Truth Worth Fighting For

Women of Color

As a woman of color, fight has been part of my DNA. If you are part of America whose candidate lost in the last election, people of color have experienced disenfranchisement before. If you are part of America who recently protested the current administration while wearing pink hats, our story has included assaults with impunity and second-class status. If your loved one is barred from traveling to the United States because of his or her religion or national origin, we experienced both persecution and the severest living and travel restrictions. As a woman of color, fight has been part of my DNA.

As I look back on the history of my people I recall that, miraculously, the breakthrough rays of God’s love and truth managed to reach the hearts of enslaved people. They sustained them physically and intellectually. This cultural filtration, working in the light of these rays of truth help us sort through today’s tumultuous events. They help us recognize good and evil forces at work all around us. They brace the heart and mind for what’s coming just around the corner.

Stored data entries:
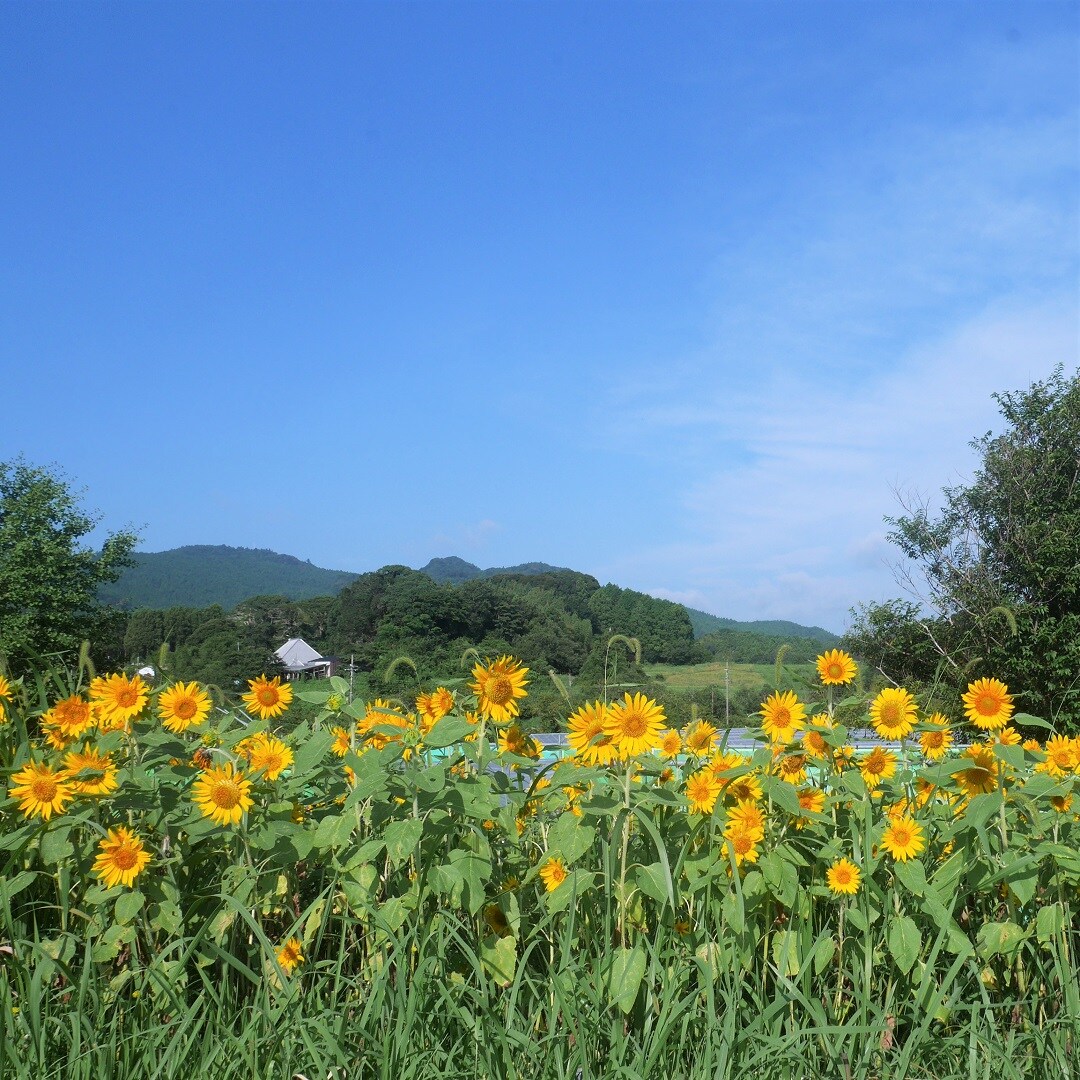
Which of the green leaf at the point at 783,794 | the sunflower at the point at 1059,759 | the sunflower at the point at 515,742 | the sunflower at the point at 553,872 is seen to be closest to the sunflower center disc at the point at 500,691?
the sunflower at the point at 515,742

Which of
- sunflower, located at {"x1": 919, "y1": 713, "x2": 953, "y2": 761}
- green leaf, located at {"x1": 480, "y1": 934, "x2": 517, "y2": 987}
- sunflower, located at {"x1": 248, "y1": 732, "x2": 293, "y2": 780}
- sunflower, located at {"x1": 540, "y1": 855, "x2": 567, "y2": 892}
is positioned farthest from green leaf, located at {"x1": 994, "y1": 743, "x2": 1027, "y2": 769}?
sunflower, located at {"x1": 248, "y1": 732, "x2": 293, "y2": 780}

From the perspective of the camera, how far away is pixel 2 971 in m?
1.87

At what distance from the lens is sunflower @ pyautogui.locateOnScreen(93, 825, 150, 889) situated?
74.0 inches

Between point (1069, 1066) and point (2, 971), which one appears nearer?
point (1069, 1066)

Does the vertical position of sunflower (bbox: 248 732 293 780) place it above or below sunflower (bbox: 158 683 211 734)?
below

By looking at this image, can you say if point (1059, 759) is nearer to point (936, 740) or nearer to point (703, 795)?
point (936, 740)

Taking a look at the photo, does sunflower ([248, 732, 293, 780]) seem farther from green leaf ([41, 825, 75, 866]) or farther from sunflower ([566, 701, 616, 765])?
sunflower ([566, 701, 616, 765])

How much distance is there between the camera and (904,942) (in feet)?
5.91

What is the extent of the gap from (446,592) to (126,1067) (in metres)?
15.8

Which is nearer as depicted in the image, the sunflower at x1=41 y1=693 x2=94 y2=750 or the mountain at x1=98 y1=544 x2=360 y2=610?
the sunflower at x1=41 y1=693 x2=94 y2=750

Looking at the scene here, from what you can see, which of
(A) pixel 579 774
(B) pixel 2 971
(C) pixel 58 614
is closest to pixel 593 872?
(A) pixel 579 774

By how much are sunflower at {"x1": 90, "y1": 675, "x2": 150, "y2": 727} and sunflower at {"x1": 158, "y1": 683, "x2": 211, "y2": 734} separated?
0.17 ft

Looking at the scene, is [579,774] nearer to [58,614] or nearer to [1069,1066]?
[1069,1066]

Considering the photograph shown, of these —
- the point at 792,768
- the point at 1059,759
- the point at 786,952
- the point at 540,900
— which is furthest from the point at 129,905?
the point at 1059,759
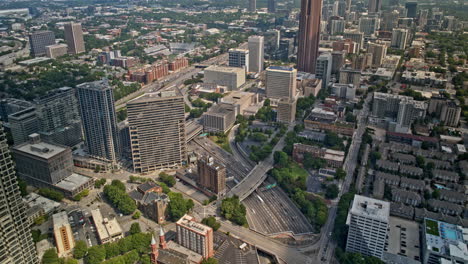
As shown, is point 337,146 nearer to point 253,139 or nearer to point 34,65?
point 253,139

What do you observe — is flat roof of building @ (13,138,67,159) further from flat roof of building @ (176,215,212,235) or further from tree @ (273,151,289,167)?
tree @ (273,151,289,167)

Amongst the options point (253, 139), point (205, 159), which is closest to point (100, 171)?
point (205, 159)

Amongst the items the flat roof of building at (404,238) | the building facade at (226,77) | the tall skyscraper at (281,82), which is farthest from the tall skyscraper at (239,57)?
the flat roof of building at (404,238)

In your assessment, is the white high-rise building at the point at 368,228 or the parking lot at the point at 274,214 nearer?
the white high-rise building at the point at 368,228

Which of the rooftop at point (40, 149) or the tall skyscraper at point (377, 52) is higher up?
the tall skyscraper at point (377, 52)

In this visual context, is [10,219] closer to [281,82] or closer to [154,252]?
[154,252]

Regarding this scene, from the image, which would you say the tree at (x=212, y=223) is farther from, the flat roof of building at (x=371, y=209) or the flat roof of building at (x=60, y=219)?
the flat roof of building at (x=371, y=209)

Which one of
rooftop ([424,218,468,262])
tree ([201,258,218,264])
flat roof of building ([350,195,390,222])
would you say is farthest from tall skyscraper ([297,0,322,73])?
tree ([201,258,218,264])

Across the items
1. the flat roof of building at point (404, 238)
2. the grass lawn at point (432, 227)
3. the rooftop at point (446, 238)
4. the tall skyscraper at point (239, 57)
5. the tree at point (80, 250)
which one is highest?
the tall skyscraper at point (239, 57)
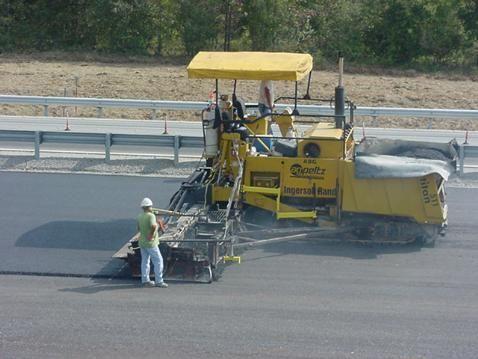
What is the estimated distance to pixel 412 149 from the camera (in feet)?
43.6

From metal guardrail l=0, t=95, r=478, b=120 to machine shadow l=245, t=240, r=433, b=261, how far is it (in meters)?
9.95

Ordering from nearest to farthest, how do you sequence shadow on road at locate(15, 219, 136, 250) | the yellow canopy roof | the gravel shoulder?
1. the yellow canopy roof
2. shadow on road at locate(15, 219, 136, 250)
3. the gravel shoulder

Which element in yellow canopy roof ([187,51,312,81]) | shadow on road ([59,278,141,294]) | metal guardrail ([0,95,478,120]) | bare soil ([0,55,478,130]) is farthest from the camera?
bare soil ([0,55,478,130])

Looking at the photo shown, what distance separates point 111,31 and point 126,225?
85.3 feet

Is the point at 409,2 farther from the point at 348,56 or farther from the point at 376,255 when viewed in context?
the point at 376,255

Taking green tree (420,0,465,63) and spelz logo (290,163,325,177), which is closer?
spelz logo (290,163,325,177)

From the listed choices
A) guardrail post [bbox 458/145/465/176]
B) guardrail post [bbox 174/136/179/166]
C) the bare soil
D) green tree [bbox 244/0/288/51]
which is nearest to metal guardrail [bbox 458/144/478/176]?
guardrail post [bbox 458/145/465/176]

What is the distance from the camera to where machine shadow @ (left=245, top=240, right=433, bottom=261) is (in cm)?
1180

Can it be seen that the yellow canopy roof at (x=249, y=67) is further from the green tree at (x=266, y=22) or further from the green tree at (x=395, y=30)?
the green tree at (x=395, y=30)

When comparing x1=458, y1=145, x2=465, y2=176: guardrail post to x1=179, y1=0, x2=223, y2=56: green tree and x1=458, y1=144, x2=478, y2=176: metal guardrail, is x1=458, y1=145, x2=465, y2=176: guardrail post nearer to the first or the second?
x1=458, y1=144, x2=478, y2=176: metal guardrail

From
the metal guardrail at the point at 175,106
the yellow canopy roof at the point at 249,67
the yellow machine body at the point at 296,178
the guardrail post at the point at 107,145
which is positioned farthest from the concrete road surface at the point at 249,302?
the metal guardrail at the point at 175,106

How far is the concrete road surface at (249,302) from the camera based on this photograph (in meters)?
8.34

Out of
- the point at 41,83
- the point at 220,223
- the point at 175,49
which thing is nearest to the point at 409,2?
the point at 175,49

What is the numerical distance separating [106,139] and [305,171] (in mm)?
* * *
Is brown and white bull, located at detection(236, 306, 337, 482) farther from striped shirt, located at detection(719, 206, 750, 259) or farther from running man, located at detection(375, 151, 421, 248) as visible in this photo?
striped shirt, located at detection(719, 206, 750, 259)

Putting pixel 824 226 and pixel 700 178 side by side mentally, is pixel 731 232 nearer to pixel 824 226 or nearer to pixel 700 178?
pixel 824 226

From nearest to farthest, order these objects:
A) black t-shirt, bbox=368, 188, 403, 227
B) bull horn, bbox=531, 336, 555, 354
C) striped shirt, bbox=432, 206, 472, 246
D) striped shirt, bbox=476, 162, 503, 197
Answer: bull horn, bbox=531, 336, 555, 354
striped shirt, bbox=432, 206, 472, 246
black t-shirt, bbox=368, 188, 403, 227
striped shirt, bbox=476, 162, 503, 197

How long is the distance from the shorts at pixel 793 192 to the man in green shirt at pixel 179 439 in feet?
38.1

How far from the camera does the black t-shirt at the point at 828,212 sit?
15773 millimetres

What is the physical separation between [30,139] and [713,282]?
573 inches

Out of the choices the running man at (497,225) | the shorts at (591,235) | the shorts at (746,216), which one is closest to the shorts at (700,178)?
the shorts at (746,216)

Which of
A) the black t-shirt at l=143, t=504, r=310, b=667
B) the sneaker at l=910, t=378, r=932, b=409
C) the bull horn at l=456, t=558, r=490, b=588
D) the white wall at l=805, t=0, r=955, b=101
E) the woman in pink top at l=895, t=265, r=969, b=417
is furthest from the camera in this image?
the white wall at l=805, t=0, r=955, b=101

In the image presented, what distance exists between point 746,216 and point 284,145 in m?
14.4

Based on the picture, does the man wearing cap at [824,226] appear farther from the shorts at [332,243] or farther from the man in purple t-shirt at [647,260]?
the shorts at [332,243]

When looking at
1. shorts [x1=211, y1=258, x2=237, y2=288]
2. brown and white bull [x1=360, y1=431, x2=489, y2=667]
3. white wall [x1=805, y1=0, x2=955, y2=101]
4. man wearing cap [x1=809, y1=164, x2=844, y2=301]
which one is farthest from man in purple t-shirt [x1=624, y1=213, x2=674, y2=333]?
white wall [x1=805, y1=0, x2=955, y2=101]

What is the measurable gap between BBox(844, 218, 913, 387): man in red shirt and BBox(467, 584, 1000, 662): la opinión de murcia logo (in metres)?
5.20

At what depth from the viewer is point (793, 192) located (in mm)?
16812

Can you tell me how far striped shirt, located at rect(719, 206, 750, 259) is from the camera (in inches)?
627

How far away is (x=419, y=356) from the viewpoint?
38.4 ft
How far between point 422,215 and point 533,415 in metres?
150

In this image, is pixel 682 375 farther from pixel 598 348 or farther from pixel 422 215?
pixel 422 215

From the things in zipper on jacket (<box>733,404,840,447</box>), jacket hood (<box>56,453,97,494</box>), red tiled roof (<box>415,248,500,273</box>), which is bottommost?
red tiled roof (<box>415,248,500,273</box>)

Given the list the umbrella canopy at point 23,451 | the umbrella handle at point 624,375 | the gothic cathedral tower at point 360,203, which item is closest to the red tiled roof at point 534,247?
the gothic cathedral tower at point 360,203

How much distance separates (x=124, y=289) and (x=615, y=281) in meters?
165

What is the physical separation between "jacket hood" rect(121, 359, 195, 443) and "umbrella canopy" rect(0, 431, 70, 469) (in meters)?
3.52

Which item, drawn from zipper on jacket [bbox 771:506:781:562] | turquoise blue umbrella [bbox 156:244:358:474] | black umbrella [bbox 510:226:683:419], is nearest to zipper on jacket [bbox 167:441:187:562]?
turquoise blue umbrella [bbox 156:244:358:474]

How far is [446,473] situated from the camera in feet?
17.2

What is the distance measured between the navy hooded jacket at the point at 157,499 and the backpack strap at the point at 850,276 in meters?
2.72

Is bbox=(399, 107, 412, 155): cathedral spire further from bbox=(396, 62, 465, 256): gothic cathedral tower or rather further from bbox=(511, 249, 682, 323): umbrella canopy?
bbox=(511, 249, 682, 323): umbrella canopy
* * *
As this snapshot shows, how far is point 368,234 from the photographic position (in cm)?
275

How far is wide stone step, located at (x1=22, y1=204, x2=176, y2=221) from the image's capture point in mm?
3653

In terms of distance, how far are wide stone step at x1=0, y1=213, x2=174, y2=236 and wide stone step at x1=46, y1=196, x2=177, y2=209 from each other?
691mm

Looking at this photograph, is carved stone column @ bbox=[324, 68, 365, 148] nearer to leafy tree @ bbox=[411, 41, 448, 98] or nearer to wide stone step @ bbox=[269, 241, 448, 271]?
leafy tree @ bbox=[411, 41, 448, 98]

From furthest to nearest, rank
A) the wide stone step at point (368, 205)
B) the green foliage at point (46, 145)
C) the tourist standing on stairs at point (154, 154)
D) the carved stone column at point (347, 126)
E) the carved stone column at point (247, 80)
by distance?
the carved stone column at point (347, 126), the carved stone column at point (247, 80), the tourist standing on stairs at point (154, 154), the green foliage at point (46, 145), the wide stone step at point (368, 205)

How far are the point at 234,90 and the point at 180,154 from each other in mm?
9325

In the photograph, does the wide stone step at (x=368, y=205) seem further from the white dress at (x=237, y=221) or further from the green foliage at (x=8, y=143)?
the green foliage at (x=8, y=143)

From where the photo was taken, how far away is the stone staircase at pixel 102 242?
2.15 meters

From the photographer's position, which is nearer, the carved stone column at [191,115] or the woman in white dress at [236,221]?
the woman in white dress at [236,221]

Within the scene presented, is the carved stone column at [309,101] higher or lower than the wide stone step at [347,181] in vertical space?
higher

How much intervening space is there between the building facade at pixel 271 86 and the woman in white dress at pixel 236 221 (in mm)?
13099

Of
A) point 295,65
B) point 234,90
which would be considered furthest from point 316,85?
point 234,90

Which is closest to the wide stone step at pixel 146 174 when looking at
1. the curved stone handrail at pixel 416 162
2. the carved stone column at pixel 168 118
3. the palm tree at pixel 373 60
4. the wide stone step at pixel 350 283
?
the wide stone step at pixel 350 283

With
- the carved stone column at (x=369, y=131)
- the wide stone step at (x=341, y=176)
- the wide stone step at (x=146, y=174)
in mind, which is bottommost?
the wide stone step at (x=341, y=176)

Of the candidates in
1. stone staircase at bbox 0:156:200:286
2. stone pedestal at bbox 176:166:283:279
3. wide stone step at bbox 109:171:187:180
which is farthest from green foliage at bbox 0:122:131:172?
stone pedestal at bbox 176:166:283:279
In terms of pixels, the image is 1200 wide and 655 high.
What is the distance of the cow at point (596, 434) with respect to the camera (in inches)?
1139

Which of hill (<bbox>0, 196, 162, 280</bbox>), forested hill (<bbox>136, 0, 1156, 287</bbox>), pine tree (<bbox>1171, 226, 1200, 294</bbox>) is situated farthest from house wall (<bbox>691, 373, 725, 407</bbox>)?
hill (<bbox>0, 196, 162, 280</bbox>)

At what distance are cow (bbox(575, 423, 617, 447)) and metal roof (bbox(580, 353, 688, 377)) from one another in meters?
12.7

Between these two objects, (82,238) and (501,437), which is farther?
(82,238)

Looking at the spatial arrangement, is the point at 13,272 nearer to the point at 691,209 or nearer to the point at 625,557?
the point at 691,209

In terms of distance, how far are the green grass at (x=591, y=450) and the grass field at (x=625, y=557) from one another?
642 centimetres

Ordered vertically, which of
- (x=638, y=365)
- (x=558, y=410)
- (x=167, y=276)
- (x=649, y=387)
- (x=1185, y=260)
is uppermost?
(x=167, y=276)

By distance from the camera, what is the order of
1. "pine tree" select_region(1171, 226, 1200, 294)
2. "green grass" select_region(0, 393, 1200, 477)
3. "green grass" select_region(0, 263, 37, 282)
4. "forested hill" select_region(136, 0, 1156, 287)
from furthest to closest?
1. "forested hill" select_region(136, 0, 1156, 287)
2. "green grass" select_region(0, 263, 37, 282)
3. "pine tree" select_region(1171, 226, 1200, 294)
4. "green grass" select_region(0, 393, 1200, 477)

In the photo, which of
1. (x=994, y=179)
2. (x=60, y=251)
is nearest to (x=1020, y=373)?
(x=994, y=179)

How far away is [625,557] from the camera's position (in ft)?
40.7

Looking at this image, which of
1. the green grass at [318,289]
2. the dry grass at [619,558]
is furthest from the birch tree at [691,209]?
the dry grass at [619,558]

--- WORK ITEM ---
In the text about women of color, what does the writer say has been part of their DNA?

--- ANSWER BELOW ---
Fight